Review of a grievance report dated 08/08/2013 revealed Patient #11 made a complaint to a hospital representative on 08/08/2013. Grievance file review revealed, "Patient, (Patient #11), indicates that she came to (Name of Hospital) L&D Triage on or about 08/07/13. (Patient #11) indicates that she was checked and was 2 cm dilated and in strong pains. According to (Patient #11), the RN called (Physician A) and informed him of the patient's dilation and pain level. According to (Patient #11), the RN stated that the doctor recommended she be discharged home. (Patient #11) states that she was not re-checked to see if there was further dilation and was sent home. Patient arrived at home and gave birth approximately one hour after being discharged . (Patient #11) alleges that was sitting at the toilet and 'almost gave birth on the toilet'. (Patient #11) feels that the doctor should've ordered her to stay at the hospital. Patient feels that the RN should've re-checked her cervix for dilation. When asked by Patient Relations representative what outcome she would like to see come of this grievance- (Patient #11) stated, 'I just don't want this to happen to anyone else nor to me again. (Patient #11) also wanted to bring awareness. (Patient #11) would like to be contacted by someone to address these issues with her".

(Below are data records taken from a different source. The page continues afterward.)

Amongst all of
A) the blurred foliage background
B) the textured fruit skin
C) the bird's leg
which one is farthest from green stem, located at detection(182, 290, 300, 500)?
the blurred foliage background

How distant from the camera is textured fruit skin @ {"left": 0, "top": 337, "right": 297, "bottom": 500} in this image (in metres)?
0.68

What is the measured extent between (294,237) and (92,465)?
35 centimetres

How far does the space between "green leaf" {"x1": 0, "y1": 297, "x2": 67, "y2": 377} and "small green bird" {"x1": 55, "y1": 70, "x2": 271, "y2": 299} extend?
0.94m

Interview on 11/06/2013 at 1030 with RN #1 revealed the nurse triaged Patient #11 on 08/07/2013. Interview revealed, "she (Patient #11) came in complaining of uterine contractions. I put her on the external fetal monitor and was surprised at how close her contractions were compared to her demeanor. Her pain assessment on admission was 8 of 10. She was a gravida 5, para 4. I performed a vaginal exam at 2221. She was 2 centimeters, 30% effaced. The cervix was posterior and had medium consistency". Interview further revealed, "the fetal heart rate was Category 1, meaning it was running about 125 with accels (accelerations). She was having contractions initially every 2 to 3 minutes. After she rested a minute, they spaced out to every 3 to 4 minutes". Interview further revealed, "I called (Physician A) at 2252. I reported that she was 39 weeks, 5 days gestation with contractions every 3 to 4 minutes and reported on her cervix. He asked, 'Do you think she's in labor?' I said, "No, based on her demeanor and the condition of her cervix.". Interview revealed, "I don't remember her asking me to let her stay because she was in labor. She (Patient #11) was a bit disappointed that I was sending her home". Interview further revealed, "when she came back in after delivering at home, I was surprised". Interview further revealed, "I don't remember if I asked her how long she had been having contractions before coming in". Interview confirmed there was no documentation in the medical record noting how long Patient #11 had been having contractions prior to coming to the hospital on [DATE] at 2156. Further interview revealed, "I didn't ask her and didn't review her history for her previous labor times". Interview while RN #1 reviewed Patient #11's external fetal monitor strip revealed, " she was having contractions every 2 to 3 minutes initially. They were lasting 60 to 90 seconds. After she rested off her feet, they spaced out to every 3 to 4 minutes, lasting 60 seconds". Interview revealed, "I don't rely solely on the monitor for quality of contractions". Interview further revealed, "I don't remember palpating her uterus to monitor her contractions". Interview confirmed Patient #11's cervical condition was not re-checked prior to discharge at 2302. Interview further revealed, "there is no minimum time to keep a patient to determine labor".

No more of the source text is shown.